Would you restate all the data that follows, word for word?

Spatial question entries
• • • •

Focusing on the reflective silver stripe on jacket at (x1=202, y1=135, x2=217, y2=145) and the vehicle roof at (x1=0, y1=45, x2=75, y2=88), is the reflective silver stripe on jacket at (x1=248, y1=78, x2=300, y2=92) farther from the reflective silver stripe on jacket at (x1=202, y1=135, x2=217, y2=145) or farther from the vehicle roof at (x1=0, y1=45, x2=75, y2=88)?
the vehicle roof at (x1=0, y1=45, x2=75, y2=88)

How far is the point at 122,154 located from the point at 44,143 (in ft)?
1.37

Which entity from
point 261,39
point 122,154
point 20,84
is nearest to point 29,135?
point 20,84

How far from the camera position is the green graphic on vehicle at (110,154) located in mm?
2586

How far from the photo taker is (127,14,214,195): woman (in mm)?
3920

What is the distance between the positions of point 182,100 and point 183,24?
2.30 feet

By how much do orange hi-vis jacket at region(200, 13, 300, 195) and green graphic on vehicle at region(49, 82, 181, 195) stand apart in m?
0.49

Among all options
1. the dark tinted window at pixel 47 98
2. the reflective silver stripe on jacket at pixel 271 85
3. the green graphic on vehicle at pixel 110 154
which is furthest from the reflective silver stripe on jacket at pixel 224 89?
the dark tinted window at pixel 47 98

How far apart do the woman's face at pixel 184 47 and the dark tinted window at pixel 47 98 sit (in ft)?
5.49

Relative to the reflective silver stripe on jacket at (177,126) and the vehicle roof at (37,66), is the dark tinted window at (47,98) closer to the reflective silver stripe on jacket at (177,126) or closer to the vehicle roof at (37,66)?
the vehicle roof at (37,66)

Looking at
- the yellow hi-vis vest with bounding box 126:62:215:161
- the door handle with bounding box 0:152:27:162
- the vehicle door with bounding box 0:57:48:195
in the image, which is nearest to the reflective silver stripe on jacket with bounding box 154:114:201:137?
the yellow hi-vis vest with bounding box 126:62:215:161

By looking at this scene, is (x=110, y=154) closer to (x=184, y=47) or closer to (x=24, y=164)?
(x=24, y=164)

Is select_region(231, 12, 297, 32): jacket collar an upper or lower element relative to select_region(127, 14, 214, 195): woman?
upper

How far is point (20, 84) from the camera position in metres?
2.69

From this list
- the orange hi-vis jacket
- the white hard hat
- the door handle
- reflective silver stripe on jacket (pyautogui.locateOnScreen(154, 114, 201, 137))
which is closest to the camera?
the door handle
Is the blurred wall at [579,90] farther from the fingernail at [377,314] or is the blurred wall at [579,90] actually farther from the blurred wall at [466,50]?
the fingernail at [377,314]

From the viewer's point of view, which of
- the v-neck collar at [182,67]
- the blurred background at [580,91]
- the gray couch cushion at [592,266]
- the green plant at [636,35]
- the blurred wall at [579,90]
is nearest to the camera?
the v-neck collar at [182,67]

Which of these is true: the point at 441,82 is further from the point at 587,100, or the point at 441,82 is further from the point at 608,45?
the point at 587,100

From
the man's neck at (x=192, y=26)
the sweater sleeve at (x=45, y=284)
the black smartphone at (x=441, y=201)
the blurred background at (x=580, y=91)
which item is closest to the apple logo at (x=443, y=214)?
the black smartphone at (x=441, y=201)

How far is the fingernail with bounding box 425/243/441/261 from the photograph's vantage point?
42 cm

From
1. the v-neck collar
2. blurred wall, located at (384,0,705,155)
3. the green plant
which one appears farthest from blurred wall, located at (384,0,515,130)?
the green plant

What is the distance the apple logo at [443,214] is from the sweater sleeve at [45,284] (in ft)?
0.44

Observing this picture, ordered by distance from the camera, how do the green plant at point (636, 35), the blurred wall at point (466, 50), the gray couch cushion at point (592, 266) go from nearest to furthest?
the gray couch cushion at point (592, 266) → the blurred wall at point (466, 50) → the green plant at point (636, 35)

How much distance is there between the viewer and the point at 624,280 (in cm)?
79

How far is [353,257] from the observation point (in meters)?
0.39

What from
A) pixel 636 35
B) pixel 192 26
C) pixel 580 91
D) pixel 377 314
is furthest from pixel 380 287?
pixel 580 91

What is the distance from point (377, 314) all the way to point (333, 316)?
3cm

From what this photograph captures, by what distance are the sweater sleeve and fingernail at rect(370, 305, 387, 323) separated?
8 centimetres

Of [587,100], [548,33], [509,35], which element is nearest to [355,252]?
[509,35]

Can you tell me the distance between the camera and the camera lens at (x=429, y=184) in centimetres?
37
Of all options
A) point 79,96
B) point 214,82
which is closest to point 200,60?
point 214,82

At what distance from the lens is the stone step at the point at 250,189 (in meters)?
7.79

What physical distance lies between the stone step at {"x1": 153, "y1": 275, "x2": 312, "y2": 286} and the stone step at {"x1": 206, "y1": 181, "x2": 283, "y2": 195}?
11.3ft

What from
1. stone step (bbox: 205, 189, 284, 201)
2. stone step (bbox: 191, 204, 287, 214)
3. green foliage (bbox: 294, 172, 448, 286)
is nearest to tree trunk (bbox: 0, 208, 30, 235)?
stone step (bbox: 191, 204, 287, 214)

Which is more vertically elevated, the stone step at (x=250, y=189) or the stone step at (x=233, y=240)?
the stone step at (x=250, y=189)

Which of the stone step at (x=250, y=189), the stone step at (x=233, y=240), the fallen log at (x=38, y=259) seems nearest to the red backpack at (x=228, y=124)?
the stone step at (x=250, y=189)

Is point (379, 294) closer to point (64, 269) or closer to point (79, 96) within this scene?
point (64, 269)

• • • •

**FULL SOLUTION:**
Focusing on the reflective silver stripe on jacket at (x1=202, y1=135, x2=217, y2=145) and the vehicle roof at (x1=0, y1=45, x2=75, y2=88), is the reflective silver stripe on jacket at (x1=248, y1=78, x2=300, y2=92) farther from the reflective silver stripe on jacket at (x1=202, y1=135, x2=217, y2=145) or farther from the vehicle roof at (x1=0, y1=45, x2=75, y2=88)?
the vehicle roof at (x1=0, y1=45, x2=75, y2=88)

How far is the point at 122,154 located from the point at 44,143 (in ft)?
1.37

Which entity from
point 261,39
point 122,154
point 20,84
is nearest to point 29,135?
point 20,84

How far from the camera position is the green graphic on vehicle at (110,154) located in mm?
2586

How far from the photo taker is (127,14,214,195): woman (in mm)?
3920

What is the distance between the positions of point 182,100 and point 183,24?
2.30 feet

By how much do orange hi-vis jacket at region(200, 13, 300, 195) and green graphic on vehicle at region(49, 82, 181, 195) stand apart in m?
0.49

Among all options
1. the dark tinted window at pixel 47 98
2. the reflective silver stripe on jacket at pixel 271 85
3. the green graphic on vehicle at pixel 110 154
which is furthest from the reflective silver stripe on jacket at pixel 224 89?
the dark tinted window at pixel 47 98

How far apart do the woman's face at pixel 184 47 and the dark tinted window at pixel 47 98 sit (in ft)?
5.49

Relative to the reflective silver stripe on jacket at (177,126) and the vehicle roof at (37,66), is the dark tinted window at (47,98) closer to the reflective silver stripe on jacket at (177,126) or closer to the vehicle roof at (37,66)?
the vehicle roof at (37,66)

Looking at
- the yellow hi-vis vest with bounding box 126:62:215:161
- the door handle with bounding box 0:152:27:162
- the vehicle door with bounding box 0:57:48:195
in the image, which is nearest to the reflective silver stripe on jacket with bounding box 154:114:201:137?
the yellow hi-vis vest with bounding box 126:62:215:161

By looking at this scene, is (x=110, y=154) closer to (x=184, y=47) or closer to (x=24, y=164)?
(x=24, y=164)

Is select_region(231, 12, 297, 32): jacket collar an upper or lower element relative to select_region(127, 14, 214, 195): woman?
upper

How far is point (20, 84) from the camera position in metres?
2.69

From this list
- the orange hi-vis jacket
- the white hard hat
- the door handle
- reflective silver stripe on jacket (pyautogui.locateOnScreen(154, 114, 201, 137))
which is closest to the camera?
the door handle
Is the blurred wall at [579,90] farther from the fingernail at [377,314] or is the blurred wall at [579,90] actually farther from the blurred wall at [466,50]?
the fingernail at [377,314]

From the viewer's point of view, which of
- the v-neck collar at [182,67]
- the blurred background at [580,91]
- the gray couch cushion at [592,266]
- the green plant at [636,35]
- the blurred wall at [579,90]
is nearest to the camera?
the v-neck collar at [182,67]

Which of these is true: the point at 441,82 is further from the point at 587,100, or the point at 441,82 is further from the point at 608,45?
the point at 587,100

From
the man's neck at (x=192, y=26)
the sweater sleeve at (x=45, y=284)
the black smartphone at (x=441, y=201)
the blurred background at (x=580, y=91)
which item is closest to the apple logo at (x=443, y=214)?
the black smartphone at (x=441, y=201)

How far is the fingernail with bounding box 425/243/441/261 from the photograph's vantage point?
42 cm

From
1. the v-neck collar
2. blurred wall, located at (384,0,705,155)
3. the green plant
which one appears farthest from blurred wall, located at (384,0,515,130)?
the green plant

What is the distance the apple logo at [443,214] is from the sweater sleeve at [45,284] (in ft)?
0.44

Observing this picture, ordered by distance from the camera, how do the green plant at point (636, 35), the blurred wall at point (466, 50), the gray couch cushion at point (592, 266) go from nearest to furthest?
the gray couch cushion at point (592, 266) → the blurred wall at point (466, 50) → the green plant at point (636, 35)

How much distance is there between the viewer and the point at 624,280 (in cm)?
79

How far is [353,257] from the observation point (in meters)?
0.39

What from
A) pixel 636 35
B) pixel 192 26
C) pixel 580 91
D) pixel 377 314
is furthest from pixel 380 287?
pixel 580 91

What is the distance from point (377, 314) all the way to point (333, 316)?
3cm

From what this photograph captures, by what distance are the sweater sleeve and fingernail at rect(370, 305, 387, 323) separated?
8 centimetres

Of [587,100], [548,33], [509,35], which element is nearest to [355,252]?
[509,35]

Can you tell me the distance between the camera and the camera lens at (x=429, y=184) in centimetres?
37
Of all options
A) point 79,96
B) point 214,82
which is closest to point 200,60?
point 214,82

At what distance from the lens is the stone step at the point at 250,189 (in meters)?
7.79

What physical distance lies between the stone step at {"x1": 153, "y1": 275, "x2": 312, "y2": 286} and the stone step at {"x1": 206, "y1": 181, "x2": 283, "y2": 195}?
11.3ft

What from
1. stone step (bbox: 205, 189, 284, 201)
2. stone step (bbox: 191, 204, 287, 214)
3. green foliage (bbox: 294, 172, 448, 286)
is nearest to tree trunk (bbox: 0, 208, 30, 235)?
stone step (bbox: 191, 204, 287, 214)

Which is more vertically elevated, the stone step at (x=250, y=189) or the stone step at (x=233, y=240)?
the stone step at (x=250, y=189)

Which of the stone step at (x=250, y=189), the stone step at (x=233, y=240), the fallen log at (x=38, y=259) seems nearest to the red backpack at (x=228, y=124)?
the stone step at (x=250, y=189)

Is point (379, 294) closer to point (64, 269) or closer to point (79, 96) within this scene?
point (64, 269)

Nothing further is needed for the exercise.